Restricted Earth Fault Protection of Generator or Alternator

A restricted earth fault is a normal earth fault that is restricted to a particular zone. Hence, the restricted earth fault protection takes care of the faults that occurred only within that particular zone neglecting the faults outside the restricted zone.

Protection Scheme for Restricted Earth Fault of Generator :

If the neutral point of an alternator is not accessible for connecting CT in order to provide percentage differential protection and it is grounded through some resistance then a protection scheme known as restricted earth-fault protection is provided. The connection diagram of such a protection scheme is shown in the figure below.

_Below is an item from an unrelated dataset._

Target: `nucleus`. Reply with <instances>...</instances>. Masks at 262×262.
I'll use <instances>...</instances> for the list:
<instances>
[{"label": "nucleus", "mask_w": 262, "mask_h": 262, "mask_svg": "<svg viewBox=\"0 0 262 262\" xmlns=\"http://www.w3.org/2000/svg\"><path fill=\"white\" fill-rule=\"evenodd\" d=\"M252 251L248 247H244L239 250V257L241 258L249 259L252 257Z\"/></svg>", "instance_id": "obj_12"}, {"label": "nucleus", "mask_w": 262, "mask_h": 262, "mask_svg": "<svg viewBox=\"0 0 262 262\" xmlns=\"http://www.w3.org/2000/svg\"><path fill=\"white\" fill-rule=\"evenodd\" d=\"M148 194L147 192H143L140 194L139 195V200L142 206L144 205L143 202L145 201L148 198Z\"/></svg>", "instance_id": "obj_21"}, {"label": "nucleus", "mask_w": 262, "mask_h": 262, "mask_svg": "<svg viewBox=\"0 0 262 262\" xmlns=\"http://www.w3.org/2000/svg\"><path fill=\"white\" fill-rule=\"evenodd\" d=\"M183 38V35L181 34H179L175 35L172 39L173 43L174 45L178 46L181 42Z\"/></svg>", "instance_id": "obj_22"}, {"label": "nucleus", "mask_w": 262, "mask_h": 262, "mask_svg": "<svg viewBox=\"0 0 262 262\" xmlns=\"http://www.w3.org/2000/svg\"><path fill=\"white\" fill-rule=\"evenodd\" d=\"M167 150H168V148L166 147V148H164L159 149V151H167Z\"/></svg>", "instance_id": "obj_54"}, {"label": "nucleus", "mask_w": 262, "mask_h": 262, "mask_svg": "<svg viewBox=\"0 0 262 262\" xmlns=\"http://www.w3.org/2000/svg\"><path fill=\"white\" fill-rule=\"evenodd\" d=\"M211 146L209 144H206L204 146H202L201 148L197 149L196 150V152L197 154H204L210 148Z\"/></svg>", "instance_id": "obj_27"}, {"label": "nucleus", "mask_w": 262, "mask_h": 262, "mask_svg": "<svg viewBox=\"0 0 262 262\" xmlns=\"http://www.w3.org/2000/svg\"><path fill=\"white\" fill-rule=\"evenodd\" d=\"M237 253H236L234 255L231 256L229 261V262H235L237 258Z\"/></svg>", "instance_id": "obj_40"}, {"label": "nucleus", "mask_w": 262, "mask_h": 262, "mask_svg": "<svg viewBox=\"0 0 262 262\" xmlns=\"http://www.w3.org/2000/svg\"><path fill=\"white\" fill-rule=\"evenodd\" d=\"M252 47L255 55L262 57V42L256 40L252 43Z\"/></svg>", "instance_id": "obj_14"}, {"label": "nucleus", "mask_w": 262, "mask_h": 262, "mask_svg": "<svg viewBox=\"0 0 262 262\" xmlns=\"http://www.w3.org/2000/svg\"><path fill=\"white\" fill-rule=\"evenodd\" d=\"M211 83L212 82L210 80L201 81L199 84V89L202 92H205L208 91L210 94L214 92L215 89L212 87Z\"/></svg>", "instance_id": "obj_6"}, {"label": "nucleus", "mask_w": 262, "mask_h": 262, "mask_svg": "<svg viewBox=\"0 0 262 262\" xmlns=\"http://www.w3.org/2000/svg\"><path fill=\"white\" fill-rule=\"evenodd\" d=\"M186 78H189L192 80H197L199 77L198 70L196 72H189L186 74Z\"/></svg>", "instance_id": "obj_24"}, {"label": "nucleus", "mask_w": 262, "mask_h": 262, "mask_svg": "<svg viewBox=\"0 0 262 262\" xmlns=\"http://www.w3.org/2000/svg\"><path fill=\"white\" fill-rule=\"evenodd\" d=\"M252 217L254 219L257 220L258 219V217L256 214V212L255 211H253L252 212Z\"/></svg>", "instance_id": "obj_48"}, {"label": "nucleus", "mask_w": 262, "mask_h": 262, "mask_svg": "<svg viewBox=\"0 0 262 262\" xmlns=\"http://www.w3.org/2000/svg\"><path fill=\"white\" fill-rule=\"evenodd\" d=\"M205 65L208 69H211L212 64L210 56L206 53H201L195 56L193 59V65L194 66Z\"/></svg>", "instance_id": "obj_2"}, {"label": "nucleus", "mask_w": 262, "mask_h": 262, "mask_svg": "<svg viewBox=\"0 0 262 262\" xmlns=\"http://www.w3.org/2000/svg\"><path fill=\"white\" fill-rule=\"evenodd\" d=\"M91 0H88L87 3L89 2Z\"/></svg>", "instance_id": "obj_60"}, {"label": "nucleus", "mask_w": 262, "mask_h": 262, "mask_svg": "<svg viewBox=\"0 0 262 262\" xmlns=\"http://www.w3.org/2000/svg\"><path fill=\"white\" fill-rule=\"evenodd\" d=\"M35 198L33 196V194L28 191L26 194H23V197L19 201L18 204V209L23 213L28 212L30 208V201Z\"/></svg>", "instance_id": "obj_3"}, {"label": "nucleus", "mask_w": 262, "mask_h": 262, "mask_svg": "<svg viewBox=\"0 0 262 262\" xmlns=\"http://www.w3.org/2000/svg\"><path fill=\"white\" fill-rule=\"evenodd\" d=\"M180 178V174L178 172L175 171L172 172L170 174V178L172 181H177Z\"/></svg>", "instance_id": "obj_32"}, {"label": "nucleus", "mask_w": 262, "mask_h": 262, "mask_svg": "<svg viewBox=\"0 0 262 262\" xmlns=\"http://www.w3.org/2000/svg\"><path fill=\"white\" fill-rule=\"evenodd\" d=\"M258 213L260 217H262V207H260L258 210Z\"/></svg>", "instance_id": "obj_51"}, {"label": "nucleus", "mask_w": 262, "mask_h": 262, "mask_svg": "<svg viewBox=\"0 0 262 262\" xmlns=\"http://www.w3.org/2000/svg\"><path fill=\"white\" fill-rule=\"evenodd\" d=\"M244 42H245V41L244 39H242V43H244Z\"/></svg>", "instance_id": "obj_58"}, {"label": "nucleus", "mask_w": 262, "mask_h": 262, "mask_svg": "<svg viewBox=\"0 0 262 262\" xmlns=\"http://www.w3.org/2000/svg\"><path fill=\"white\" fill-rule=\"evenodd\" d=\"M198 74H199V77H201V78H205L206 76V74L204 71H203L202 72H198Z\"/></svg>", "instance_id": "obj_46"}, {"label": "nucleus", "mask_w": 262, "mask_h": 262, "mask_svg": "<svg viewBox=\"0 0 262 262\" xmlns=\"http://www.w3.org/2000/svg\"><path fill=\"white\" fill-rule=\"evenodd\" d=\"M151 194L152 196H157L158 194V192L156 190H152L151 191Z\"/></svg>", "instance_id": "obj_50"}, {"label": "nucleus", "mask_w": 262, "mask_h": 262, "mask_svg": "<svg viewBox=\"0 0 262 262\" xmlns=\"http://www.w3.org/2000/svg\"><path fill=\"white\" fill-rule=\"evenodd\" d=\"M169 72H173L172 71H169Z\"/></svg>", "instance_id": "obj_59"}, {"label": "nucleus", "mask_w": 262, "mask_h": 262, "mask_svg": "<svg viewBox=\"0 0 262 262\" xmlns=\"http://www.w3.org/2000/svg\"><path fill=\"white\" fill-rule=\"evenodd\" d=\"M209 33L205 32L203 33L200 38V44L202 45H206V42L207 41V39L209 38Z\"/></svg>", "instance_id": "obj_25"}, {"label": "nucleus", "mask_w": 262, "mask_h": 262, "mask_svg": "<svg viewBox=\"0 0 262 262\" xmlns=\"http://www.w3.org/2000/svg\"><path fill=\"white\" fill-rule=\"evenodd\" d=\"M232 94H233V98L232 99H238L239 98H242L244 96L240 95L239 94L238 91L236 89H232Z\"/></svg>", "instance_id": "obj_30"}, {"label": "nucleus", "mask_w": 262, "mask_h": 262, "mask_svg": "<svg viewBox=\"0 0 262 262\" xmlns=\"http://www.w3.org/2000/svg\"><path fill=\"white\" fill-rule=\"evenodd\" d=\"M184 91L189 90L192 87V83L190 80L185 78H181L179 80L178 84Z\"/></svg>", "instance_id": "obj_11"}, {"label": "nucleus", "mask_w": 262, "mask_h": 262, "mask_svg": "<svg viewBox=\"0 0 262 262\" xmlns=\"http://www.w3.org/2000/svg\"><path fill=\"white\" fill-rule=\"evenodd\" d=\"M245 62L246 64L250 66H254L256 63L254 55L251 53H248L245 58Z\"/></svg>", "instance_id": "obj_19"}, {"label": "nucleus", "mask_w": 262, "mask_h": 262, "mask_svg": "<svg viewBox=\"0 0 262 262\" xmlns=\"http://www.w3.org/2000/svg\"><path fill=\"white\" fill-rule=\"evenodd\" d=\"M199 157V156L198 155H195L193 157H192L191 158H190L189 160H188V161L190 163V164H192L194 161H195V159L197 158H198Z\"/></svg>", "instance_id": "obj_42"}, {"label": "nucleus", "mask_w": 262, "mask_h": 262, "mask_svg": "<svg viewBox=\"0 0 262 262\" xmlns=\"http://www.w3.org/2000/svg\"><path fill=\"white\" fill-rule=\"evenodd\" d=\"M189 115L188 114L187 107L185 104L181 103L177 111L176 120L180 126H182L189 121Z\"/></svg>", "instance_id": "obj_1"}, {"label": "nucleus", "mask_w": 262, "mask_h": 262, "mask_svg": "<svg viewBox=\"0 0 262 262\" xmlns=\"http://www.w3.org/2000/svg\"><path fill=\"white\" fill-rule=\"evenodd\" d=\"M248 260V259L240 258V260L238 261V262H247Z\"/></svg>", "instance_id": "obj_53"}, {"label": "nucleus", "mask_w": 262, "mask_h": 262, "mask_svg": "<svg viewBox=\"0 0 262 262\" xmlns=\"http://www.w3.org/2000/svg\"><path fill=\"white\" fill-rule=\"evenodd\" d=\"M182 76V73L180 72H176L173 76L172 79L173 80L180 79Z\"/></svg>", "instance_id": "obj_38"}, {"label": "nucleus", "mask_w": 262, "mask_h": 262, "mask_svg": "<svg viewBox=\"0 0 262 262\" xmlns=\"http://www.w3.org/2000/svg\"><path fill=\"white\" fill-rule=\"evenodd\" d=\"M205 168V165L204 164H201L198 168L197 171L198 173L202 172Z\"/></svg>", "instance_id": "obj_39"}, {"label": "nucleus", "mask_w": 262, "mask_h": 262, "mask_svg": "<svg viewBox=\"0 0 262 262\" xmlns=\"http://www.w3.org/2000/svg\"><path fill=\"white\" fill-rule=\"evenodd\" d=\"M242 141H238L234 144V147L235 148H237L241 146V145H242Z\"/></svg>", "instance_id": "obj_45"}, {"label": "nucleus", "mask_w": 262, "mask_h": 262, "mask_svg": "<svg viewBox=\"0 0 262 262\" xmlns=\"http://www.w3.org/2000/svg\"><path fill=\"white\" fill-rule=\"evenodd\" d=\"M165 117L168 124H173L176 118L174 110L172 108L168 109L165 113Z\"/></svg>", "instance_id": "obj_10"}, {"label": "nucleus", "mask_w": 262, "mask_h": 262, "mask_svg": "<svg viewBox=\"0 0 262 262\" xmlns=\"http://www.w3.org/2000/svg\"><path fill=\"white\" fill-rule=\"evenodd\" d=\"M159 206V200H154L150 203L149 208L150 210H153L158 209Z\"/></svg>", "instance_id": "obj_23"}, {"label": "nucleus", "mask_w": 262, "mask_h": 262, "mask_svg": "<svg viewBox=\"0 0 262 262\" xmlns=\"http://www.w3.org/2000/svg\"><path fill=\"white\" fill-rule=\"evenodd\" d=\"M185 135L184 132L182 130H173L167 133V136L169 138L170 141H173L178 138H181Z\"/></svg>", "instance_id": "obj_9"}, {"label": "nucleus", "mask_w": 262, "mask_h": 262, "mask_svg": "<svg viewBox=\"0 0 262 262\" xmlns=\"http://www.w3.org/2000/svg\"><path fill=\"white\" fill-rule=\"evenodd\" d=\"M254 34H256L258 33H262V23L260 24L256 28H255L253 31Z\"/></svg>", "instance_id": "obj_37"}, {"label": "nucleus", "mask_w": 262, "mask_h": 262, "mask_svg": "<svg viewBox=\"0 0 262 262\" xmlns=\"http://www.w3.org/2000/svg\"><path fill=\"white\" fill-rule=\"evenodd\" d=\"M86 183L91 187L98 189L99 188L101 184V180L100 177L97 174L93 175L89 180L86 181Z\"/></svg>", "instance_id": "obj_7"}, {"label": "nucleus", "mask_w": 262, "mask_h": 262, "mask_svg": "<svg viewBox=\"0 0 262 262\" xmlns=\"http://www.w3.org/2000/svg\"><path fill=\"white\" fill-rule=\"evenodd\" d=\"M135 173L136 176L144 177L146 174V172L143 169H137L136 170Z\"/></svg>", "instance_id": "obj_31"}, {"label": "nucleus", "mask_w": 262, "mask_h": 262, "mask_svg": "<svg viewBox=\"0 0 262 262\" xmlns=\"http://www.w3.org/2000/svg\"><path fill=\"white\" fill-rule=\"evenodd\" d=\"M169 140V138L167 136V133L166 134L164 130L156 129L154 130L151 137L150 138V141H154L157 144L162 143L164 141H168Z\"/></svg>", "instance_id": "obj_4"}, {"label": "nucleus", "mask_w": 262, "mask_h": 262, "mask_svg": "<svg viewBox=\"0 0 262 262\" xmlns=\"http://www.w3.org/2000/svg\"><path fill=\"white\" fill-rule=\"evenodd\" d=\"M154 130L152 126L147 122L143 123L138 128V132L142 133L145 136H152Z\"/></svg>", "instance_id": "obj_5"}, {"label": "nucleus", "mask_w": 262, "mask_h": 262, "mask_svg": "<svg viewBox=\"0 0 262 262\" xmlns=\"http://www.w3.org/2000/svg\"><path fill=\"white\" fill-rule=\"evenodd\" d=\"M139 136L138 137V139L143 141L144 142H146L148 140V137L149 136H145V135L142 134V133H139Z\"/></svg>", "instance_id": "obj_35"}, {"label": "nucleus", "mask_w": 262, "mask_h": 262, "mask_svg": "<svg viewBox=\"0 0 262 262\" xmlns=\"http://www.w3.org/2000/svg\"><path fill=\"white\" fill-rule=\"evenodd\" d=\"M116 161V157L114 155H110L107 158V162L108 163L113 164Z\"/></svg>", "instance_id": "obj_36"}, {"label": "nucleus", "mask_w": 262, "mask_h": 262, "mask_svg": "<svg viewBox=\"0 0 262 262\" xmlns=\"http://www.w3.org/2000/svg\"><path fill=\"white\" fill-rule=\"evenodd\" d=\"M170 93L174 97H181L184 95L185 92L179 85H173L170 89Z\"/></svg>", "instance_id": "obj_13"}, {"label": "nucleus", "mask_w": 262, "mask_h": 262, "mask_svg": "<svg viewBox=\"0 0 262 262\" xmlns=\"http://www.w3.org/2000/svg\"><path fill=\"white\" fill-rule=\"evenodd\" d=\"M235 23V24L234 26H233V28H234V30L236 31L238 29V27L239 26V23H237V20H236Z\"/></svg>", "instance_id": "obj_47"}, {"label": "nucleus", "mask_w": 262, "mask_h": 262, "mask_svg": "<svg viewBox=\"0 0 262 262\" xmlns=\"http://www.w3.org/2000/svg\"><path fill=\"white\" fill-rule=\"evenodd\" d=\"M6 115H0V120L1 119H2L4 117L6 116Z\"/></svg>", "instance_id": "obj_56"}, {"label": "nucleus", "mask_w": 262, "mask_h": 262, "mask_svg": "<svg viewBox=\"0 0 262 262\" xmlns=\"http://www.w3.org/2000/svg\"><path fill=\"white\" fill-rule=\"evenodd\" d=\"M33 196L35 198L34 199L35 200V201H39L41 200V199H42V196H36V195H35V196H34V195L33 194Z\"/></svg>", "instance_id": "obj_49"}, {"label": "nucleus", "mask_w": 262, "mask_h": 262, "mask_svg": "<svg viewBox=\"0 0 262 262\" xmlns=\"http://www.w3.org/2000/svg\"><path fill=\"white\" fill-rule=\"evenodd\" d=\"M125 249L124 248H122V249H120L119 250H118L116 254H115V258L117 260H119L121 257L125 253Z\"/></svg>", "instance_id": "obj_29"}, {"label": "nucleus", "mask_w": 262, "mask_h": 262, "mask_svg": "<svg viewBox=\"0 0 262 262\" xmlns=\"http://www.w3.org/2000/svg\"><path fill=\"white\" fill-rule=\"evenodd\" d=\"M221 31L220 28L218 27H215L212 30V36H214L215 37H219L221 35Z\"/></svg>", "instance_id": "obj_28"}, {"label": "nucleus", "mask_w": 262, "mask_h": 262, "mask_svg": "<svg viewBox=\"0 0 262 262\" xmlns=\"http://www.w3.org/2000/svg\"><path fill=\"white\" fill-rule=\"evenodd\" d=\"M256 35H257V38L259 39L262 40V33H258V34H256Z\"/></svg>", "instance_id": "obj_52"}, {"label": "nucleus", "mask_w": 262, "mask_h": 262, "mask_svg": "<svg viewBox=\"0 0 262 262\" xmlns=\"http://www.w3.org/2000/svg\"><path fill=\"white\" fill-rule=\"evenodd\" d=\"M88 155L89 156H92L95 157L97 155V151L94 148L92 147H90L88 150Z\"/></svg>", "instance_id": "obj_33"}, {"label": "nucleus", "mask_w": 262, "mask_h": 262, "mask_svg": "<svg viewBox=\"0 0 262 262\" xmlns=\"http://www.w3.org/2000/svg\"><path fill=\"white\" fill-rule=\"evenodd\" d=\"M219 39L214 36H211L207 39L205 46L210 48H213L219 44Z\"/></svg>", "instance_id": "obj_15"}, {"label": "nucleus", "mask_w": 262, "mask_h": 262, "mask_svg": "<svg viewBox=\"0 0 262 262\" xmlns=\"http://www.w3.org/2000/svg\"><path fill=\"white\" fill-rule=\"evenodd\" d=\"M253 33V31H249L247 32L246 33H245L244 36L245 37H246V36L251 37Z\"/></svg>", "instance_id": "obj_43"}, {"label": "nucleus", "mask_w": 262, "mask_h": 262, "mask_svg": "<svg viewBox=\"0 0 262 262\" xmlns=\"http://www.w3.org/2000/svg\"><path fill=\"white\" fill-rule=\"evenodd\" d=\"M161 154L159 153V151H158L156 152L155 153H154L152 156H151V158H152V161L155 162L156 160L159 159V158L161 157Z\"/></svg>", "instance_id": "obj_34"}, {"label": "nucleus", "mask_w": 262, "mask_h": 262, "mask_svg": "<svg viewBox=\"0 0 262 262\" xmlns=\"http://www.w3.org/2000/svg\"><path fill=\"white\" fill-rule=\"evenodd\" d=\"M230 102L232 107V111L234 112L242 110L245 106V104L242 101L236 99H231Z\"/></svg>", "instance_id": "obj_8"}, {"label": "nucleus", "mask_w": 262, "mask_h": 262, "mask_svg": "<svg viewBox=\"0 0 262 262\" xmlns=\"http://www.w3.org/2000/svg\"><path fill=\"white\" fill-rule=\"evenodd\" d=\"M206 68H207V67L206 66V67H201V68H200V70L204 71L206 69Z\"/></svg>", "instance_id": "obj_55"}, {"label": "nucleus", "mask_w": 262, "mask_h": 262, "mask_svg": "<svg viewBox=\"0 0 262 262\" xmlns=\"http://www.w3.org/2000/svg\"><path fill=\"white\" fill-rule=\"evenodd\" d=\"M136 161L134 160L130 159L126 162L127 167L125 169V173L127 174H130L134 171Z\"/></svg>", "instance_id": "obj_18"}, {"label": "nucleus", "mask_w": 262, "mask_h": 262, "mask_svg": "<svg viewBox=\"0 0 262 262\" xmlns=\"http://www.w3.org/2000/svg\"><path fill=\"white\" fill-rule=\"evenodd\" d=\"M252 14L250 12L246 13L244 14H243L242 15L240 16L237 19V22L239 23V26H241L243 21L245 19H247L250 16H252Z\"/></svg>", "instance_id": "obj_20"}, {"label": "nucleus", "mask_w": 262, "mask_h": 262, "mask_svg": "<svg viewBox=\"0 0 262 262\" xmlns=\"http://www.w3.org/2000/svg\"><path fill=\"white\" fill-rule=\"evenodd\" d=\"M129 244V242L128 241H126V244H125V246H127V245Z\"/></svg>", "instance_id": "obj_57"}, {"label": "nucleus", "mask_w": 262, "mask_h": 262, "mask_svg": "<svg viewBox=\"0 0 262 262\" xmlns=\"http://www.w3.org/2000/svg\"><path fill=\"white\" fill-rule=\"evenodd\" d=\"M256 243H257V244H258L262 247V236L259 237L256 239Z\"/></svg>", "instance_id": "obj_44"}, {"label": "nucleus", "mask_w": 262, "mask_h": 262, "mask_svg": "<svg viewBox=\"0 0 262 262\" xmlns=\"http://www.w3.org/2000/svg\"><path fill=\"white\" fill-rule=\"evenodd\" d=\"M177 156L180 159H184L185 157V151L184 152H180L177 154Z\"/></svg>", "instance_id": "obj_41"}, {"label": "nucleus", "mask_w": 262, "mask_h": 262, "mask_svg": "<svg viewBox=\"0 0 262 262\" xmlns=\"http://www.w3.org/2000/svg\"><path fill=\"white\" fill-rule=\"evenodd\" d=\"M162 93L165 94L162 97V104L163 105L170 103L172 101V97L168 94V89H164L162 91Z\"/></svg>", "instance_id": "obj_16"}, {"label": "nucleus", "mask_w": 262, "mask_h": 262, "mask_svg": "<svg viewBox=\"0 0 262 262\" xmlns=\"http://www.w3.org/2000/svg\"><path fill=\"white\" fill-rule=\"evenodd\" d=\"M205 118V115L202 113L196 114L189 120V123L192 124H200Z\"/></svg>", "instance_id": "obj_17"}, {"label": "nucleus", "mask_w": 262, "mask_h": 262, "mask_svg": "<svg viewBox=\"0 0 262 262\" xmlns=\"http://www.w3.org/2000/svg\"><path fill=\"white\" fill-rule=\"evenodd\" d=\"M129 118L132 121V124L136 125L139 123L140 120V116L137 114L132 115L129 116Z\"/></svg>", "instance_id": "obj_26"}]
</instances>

Restricted Earth Fault Protection of Generator or Alternator

It consists of three current transformers connected in each phase at the outgoing side of the winding. The secondaries of the CTs are connected in parallel. A single CT is connected in the line connecting the alternator to the earth. The relay operating coil is connected across the secondaries of the CT. The neutral grounding is achieved by grounding resistance.

Under normal conditions, the sum of the line currents of the alternator will be zero, thereby inducing zero currents in the secondaries of the CTs. Hence no current flows through the operating coil of the relay since neutral also carries zero current, therefore relay will remain inoperative.

Suppose if the fault appears at F2 i.e., outside the protected zone, all the line side CTs, and neutral side CT will be energized in such a way that the current is balanced. Hence, the relay will not operate.

For an internal line to ground fault i.e., fault at F1 which is in the protected zone, the neutral side CT is more energized and hence the relay operates if the residual current is greater than the relay pickup value.

For an internal line to line faults, no CT is energized and hence the relay does not operate. However, in most cases, the internal line-to-line faults develop into earth faults. Under these circumstances, the relay will operate as the neutral side CT will be more energized.

As this protection scheme provides protection only against internal ground faults and does not respond to internal line faults and through faults, it is named restricted earth-fault protection. Moreover, due to the presence of grounding resistance at the neutral side, this protection scheme does not provide protection to the stator winding completely against ground faults.

It is a general practice, to earth the neutral point of the alternator through a resistance. This grounding resistance will limit the earth-fault current. The earth-fault current will be more for faults away from the neutral point and it will be less for faults nearer to the neutral point.

Thus, for less severe faults (i.e., faults near the neutral point) the fault current may be restricted so that, the secondary current of the CT falls below the pick-up current of the relay. Hence, a certain percentage of the winding nearer the neutral point remains unprotected by the restricted earth-fault protection.

Usually, the emf induced in the stator winding up to 10 to 15% of total winding from the neutral point will not be sufficient enough to produce heavy electrostatic stress which results in insulation failure. Hence, the probability of insulation failure in this part of the winding is almost negligible. Thus, there is no need of providing protection for this part of winding against ground faults.

But, for the major part of winding which is away from the neutral point, there exist the chances of insulation failure. Thus, it is necessary to provide protection for this part of winding against ground faults. Hence, the restricted earth-fault protection provided to alternators does not provide protection against earth-fault to the complete winding.